Collect every line in the rows below that contains the string "instances".

━━━ Information supplied

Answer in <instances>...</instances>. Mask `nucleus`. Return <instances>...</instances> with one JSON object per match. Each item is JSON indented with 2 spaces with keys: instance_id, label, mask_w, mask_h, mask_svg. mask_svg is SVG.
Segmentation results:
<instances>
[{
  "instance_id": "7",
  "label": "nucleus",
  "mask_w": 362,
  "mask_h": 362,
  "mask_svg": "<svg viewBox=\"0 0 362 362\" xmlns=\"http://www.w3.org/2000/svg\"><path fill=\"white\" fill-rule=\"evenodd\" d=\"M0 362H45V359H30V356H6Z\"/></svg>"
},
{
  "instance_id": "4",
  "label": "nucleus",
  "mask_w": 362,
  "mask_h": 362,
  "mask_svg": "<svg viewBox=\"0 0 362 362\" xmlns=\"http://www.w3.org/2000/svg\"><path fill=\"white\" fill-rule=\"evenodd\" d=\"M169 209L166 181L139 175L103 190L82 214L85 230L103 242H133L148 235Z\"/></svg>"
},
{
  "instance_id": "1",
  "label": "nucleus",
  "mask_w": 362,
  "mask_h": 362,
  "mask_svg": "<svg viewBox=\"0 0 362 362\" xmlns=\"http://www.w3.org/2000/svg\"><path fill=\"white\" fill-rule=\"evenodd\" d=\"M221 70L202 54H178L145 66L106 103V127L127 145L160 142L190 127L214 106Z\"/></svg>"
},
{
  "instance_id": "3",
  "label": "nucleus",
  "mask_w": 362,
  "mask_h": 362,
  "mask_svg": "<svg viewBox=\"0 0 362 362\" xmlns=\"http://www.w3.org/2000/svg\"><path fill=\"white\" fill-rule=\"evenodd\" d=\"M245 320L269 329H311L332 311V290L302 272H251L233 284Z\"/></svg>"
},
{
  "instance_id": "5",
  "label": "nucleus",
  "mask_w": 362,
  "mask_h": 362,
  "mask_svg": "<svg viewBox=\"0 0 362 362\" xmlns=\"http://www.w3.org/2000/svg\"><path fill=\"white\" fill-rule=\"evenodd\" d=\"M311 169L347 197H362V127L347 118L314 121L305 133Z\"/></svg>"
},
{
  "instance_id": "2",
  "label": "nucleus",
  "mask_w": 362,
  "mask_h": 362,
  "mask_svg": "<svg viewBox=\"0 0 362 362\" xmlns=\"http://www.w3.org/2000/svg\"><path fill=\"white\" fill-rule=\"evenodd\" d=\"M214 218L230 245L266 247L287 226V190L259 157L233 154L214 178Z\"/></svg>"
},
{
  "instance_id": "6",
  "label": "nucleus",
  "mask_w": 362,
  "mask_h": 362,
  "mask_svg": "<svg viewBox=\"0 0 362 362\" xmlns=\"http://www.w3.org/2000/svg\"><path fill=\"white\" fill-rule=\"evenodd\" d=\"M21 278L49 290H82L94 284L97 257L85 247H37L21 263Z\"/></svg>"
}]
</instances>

━━━━━━

◆ Expected output ◆
Answer in <instances>...</instances>. Mask `nucleus`. Return <instances>...</instances> with one JSON object per match. Each item is JSON indented with 2 spaces with keys: instance_id, label, mask_w, mask_h, mask_svg. mask_svg is SVG.
<instances>
</instances>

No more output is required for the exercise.